Coach Bahman: They have the ability to self-reflect, they are brutally honest with themselves, they have a good social circle or network of strong poker players, and most good poker players are also very spiritual. Instead of thinking just about themselves and their own monetary gain, they focus on giving back to the world, making a difference, and leaving a positive impact on those around them. They plan out their long term goals, asking themselves “what do I want in 5 years, 10 years, 40 years from now?” They might not have the answers but these are the concepts that they actively think about. Great poker players are also proficient in other areas of life outside of poker. Whether it’s business ventures, golf, Jiu Jitsu, chess, kickboxing, or whatever, they learn other valuable skills outside of the narrow skillset surrounding poker. Poker by itself will not give your life meaning, it’s only one aspect of who you are. Trying new things will also help you reignite any lost passion you may have for poker, it’s incredibly motivating to learn new skills, and this discipline will carry over into your poker career.

Q: I’m sure becoming an entrepreneur yourself gives you experience and knowledge that can help others who are struggling to build a business, launch their poker career, etc. If you had to give a word of advice to anyone who is just starting to play poker, build a business or in other ways make money for themselves, what would it be?

Coach Bahman: First off, you have to do some deep soul searching and figure out why you are on this path. Are you running towards poker/business, or are you running away from something else? In life, the thing that you are running away from always seems to pop back up eventually and carry over into other aspects of your life.

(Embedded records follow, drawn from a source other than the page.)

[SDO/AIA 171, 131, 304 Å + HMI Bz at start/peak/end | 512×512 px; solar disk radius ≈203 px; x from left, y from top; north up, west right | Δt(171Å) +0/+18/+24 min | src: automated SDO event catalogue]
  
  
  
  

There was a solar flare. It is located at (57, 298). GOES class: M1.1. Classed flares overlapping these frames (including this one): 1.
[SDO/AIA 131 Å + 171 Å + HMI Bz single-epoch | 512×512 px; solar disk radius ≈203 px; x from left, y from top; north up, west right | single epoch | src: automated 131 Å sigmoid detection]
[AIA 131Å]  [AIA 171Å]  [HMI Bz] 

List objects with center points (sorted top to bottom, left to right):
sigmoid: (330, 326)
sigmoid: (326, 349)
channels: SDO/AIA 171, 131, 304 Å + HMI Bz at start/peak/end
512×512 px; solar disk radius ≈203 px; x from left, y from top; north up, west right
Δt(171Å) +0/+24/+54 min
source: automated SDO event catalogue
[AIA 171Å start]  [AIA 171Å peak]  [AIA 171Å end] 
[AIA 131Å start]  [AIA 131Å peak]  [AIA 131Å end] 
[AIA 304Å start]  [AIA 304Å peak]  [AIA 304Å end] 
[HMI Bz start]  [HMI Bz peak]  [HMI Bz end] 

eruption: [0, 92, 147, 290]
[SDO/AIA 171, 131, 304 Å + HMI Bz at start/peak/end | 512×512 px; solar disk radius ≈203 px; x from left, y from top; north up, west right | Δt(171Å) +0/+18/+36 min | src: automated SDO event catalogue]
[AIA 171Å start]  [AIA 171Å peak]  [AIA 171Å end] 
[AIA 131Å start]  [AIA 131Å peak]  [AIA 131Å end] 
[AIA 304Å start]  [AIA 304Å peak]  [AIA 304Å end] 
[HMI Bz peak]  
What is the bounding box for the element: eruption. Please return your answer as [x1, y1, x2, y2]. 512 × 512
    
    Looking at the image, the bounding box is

Whether it’s commitment issues, fear of failure, etc, you’ll usually end up running into it no matter how hard you try to avoid it. True happiness is never found in running away from something. If we can come to an understanding of what it is that we are actually running away from, we can start to see it for what it is. Is it authority, family, expectations, fear of missing out? What is my deep rooted motivation for setting out on this path and doing this every single day?
It’s also important to find out whether you are motivated by external or internal things, because the external motivators like money, fame, girls or success never seem to last that long. At the end of the day you have to decide what kind of person you want to become. What habits do you want to have, what values and morals do you want to have, and do you actually have to chase down this illusion of freedom to become that person, or can you become that person starting right now? We always seem to think there is something in or way, stopping us from becoming who we want to be. Do you need a business to become this person? Do you need poker to become this person? Usually when we say we want to be as successful as someone, we are actually chasing an identity, not the external things like money and fame that surround it. There is nothing holding you back from living like this person right now, and you may find that if you live like this long enough internally, the external things will eventually follow.